Baldwin poured him more. ‘So I can understand why he should have killed Lady Lucy, if you are right. She was a barrier to his advance.’
‘There are stories that she was tortured?’
Baldwin nodded.
‘I dare say he tried to make her hand him her lands. When he failed, he killed her. A savage, brutal man.’
‘Clearly. What of the land between here and the river? Madam Isabel and Malkin feel it is theirs and yet you hold it.’
‘I do.’ Odo grimaced for some little while, then tilted his head and nodded. ‘It was theirs, and when they lost it, Sir Geoffrey had it along with his other lands. I bought it from him. Ach! I’m not proud to take advantage of the situation, but I have a duty to Lord de Courtenay. That land creates a buffer between Monkleigh and Fishleigh. I thought it made sound sense to purchase it, and Sir Geoffrey was keen enough to take my money. Now I realise he put my money straight into his own purse. He intends to win back the land for his own master.’
‘I can understand that,’ Simon said, ‘and I can see how he might have sought to remove Lady Lucy. I suppose Ailward could have possibly tried to win back his lands in the future, so Sir Geoffrey had him killed: but I can see no reason why he should have killed Hugh.’
‘Hugh?’ Sir Odo asked, perplexed.
‘My friend’s servant, who used to live a little way up here,’ Baldwin said.
‘Ah, yes. I heard of that. The fire?’
‘That was what the coroner said,’ Simon said without conviction.
‘Sir Edward?’ Sir Odo gave a humourless laugh. ‘Oh, yes. He’d agree to whatever Sir Geoffrey suggested to him. They are close, those two. But then, both serve the same lord.’
‘Despenser?’ Baldwin confirmed.
‘Yes. And the coroner knows where his loyalties lie.’
‘Why would he seek to remove Hugh?’ Baldwin asked with a frown.
‘If I’m right and he wants all my lands this side of the river, the first thing he’d do would be to launch raids on the outlying farms and properties. Well, on the same night he attacked my man Robert Crokers, and then your man up here. Didn’t kill Robert, but then he probably thought that a man who was so high in my household would be too much of a provocation to me. It would force me to react. So he took your man instead. He left a message for me at Robert’s, and killed someone else to show he wasn’t scared. Both parcels of land are close to his estates.’

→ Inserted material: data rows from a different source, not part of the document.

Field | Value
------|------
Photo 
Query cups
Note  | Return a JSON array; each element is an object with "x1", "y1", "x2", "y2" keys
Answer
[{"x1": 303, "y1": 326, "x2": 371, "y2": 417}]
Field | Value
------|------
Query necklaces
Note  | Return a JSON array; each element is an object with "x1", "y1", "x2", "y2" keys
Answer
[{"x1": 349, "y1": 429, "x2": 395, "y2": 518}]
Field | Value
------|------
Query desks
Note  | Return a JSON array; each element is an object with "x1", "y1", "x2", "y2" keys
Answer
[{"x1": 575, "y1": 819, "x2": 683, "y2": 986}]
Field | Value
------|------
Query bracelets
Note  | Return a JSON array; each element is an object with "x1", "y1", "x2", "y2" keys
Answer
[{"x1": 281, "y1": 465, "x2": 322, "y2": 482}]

‘So it would be easy for him to get an armed force to them without being seen,’ Baldwin noted.
‘Of course. I’ve been on edge ever since,’ Odo said, drinking more wine and wiping his mouth with the back of his hand. ‘I’ve a chain of men with horses at different places between all the outlying farms, just in case of another attack.’
‘That was how you arrived today?’ Simon asked. ‘I wondered where you had sprung from.’
‘A messenger arrived to tell me that Sir Geoffrey set off from his hall earlier this evening. At first I was convinced he’d gone to ruin poor Robert’s house again, but there was no sign of his men there. So I thought to myself that he must have been heading this way instead, and we lashed our brutes to get here as quickly as we could. Just in time, too, from the look of it!’
‘It was in very good time,’ Baldwin said, but there was no warmth in his tone.